AsH_{3} is well known in forensic science because it is a chemical intermediate in the detection of arsenic poisoning. The old (but extremely sensitive) Marsh test generates AsH_{3} in the presence of arsenic. This procedure, published in 1836 by James Marsh, is based upon treating an As-containing sample of a victim's body (typically the stomach contents) with As-free zinc and dilute sulfuric acid: if the sample contains arsenic, gaseous arsine will form. The gas is swept into a glass tube and decomposed by means of heating around 250–300 °C. The presence of As is indicated by formation of a deposit in the heated part of the equipment. On the other hand, the appearance of a black mirror deposit in the cool part of the equipment indicates the presence of antimony (the highly unstable SbH_{3} decomposes even at low temperatures).

The Marsh test was widely used by the end of the 19th century and the start of the 20th; nowadays more sophisticated techniques such as atomic spectroscopy, inductively coupled plasma, and x-ray fluorescence analysis are employed in the forensic field. Though neutron activation analysis was used to detect trace levels of arsenic in the mid 20th century, it has since fallen out of use in modern forensics.

==Toxicology==

The toxicity of arsine is distinct from that of other arsenic compounds. The main route of exposure is by inhalation, although poisoning after skin contact has also been described. Arsine attacks hemoglobin in the red blood cells, causing them to be destroyed by the body.

The first signs of exposure, which can take several hours to become apparent, are headaches, vertigo, and nausea, followed by the symptoms of haemolytic anaemia (high levels of unconjugated bilirubin), haemoglobinuria and nephropathy. In severe cases, the damage to the kidneys can be long-lasting.

Exposure to arsine concentrations of 250 ppm is rapidly fatal: concentrations of 25-30 ppm are fatal for 30 min exposure, and concentrations of 10 ppm can be fatal at longer exposure times. Symptoms of poisoning appear after exposure to concentrations of 0.5 ppm. There is little information on the chronic toxicity of arsine, although it is reasonable to assume that, in common with other arsenic compounds, a long-term exposure could lead to arsenicosis.

Arsine is a potent hemolytic agent, which is in line with its pathophysiological course of action.
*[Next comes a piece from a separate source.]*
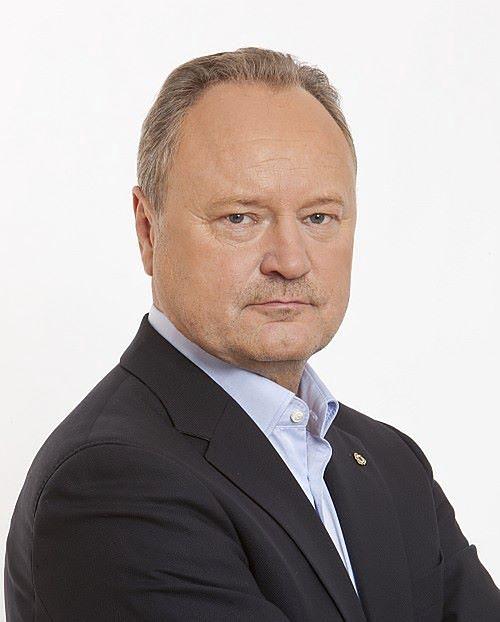 Janusz Szewczak jest prawnikiem, politykiem i autorem książek na temat finansów publicznych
However, inhaling high concentrations of this agent is highly capable of inducing severe and direct pulmonary trauma. From a strictly clinical perspective, this typically manifests as chemical pneumonitis as well as non-cardiogenic pulmonary edema. Generally, pathological examinations of the acute fatal cases of arsine poisoning have positively identified two primary mechanisms of pulmonary injury:

1. Diffuse Alveolar Damage: This is characterized by extensive pulmonary edema, where the alveoli become diffusely infiltrated with leukocytes and fluid. This results in a cellular exudate that fills the air spaces, and therefore severely compromising and constraining the process of physiological gaseous exchange.
2. Necrotizing Bronchitis: This involves direct damage to the primary pulmonary conducting airways. In such instances, the smaller bronchi and bronchioles could potentially become surrounded by inflammatory cells and necrotic tissue. This damage to the epithelium can lead to focal lesions resembling bronchopneumonia.

Both manifestations are capable of leading to respiratory failure and death, often occurring at the same time as acute renal failure caused by hemolytic injury.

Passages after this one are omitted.